| Exercise description |
Beginning with the first line, return the material verbatim and without pictures.

◇ ◇ ◇ ◇ ◇

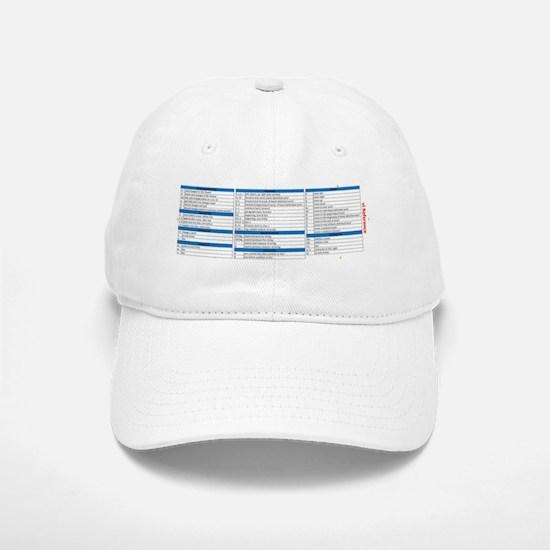 vi Reference Large Baseball Baseball Cap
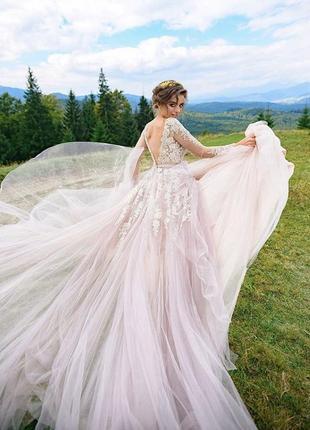 Шикарна сукня тм galina krasnova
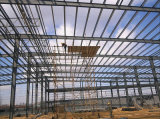 鉄骨構造の倉庫か金属のプレハブの建物(SS-331)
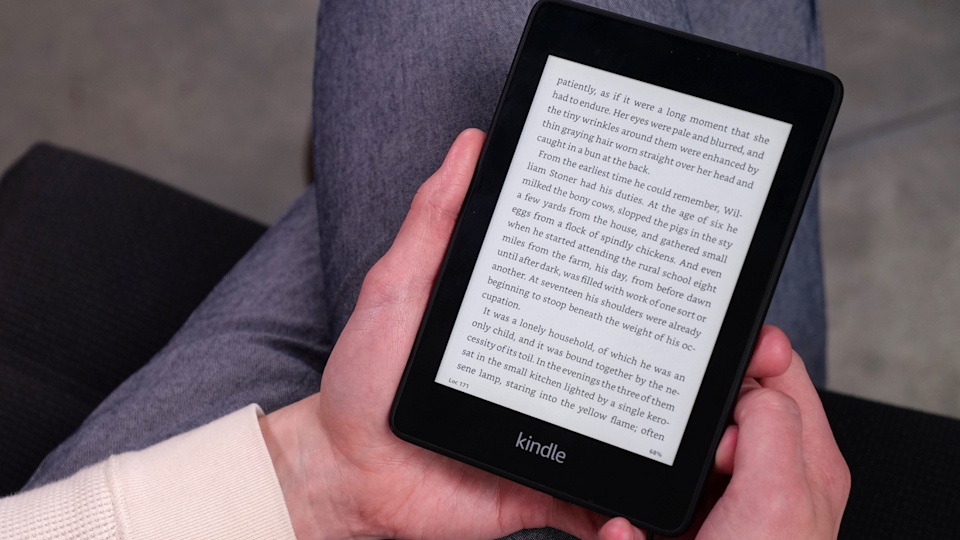 Best gifts for book lovers: Kindle Paperwhite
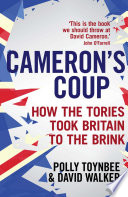 David Cameron Books, David Cameron poetry book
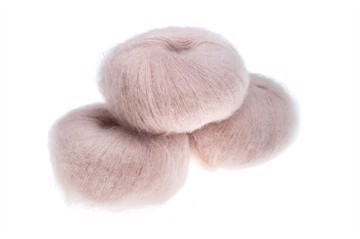 Silk Mohair Shine Powder - 6023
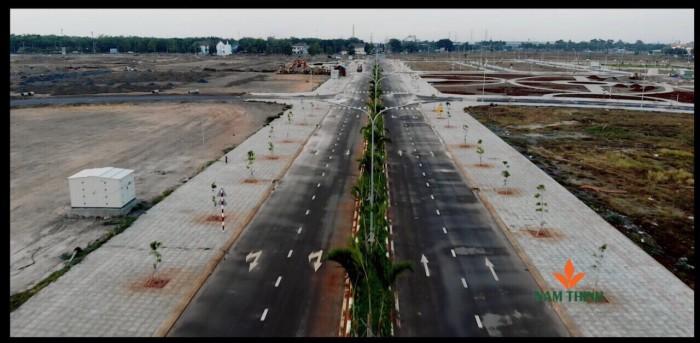 Bán đất dự án khu đô thị mới Trảng Bom giá chỉ 560tr/1 nền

◇ ◇ ◇ ◇ ◇

| Response |
 vi Reference Large Baseball Baseball Cap
 Шикарна сукня тм galina krasnova
 鉄骨構造の倉庫か金属のプレハブの建物(SS-331)
 Best gifts for book lovers: Kindle Paperwhite
 David Cameron Books, David Cameron poetry book
 Silk Mohair Shine Powder - 6023
 Bán đất dự án khu đô thị mới Trảng Bom giá chỉ 560tr/1 nền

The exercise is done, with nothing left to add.